We are pleased to announce our drive to secure our SMR-160 small modular reactor design certification from the U.S. Nuclear Regulatory Commission (USNRC) on an accelerated schedule. A kickoff meeting was held with the USNRC officials and staff on September 30, 2020 wherein Holtec presented a licensing roadmap which envisages a seamless progression from Part 50 to Part 52, and a Licensing Topical Report (LTR) submittal schedule to support an accelerated availability plan for our global customers. 

The first planned submittal, scheduled within a few weeks, is a Topical Report covering the essential safety features of the SMR-160 that render it intrinsically safe, namely: i) the Passive Core Cooling System (PCCS) and ii) the Passive Containment Heat Removal System (PCHR). These systems are at the heart of the SMR-160 design that undergird its guaranteed safety under the various operational occurrences and hypothetical accidents that may afflict the plant. This submission will also demonstrate that the PCCS and PCHR comply with the General Design Criteria, an important enabler to expedite licensing efforts.

The SMR-160 PCCS, classically referred to as the Emergency Core Cooling System, is an innovative embodiment that ensures the SMR-160 plant’s safety during postulated accidents. An essential aspect of the PCCS is its reliance on redundant, diverse, and passive heat removal systems.

Holtec SMR-160, a 160 MW Electric Nuclear Power Plant

The PCHR is an innovative system that prevents the SMR‑160 containment from overheating even in the extreme case that an accidental occurrence renders power sources inoperable for an extended period of time immediately followed by an extreme environmental phenomenon, as was the case at the Fukushima Daichi plants in Japan in 2011. These innovative systems add to Holtec’s extensive intellectual property portfolio, which has been the 

catalyst behind Holtec’s large body of technical contributions to the nuclear industry since the mid-1980s.
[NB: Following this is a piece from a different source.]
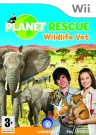 Planet Rescue Wildlife Vet Wii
Within the next decade, the SMR-160 will join the thousands of systems and components based on the Company’s patents that are reliably serving the world’s nuclear plants, proclaiming our credo “A Generation Ahead By Design.”

Holtec successfully completed the Vendor Design Review Phase 1 in Canada earlier this year and is currently planning the next step in the Canadian design approval process. The USNRC licensing process will build on these prior activities, noting the SMR-160 Safety Analysis Report, which has reached a substantial completion milestone, is developed in accordance with 10CFR50 General Design Criteria and USNRC requirements.

The SMR-160 is a small modular pressurized light-water reactor, which generates 160 MWe (525 MWth). The essential differentiator of the design is its absolute safety, which is essential to garnering public support and regulatory approval for diversified applications and distributed generation. Unlike today’s operating plants, the SMR-160 is designed such that all the cooling water needed for safe shutdown of the plant, under even the most severe accident scenarios, is integral to the plant and securely located to prevent the reactor from overheating. The plant safety systems that access the SMR-160 cooling water reserve are passive, meaning they operate under the force of gravity to enable rejection of the waste heat generated from reactor operations. In short, the safety of SMR-160 is passive and intrinsic to the design.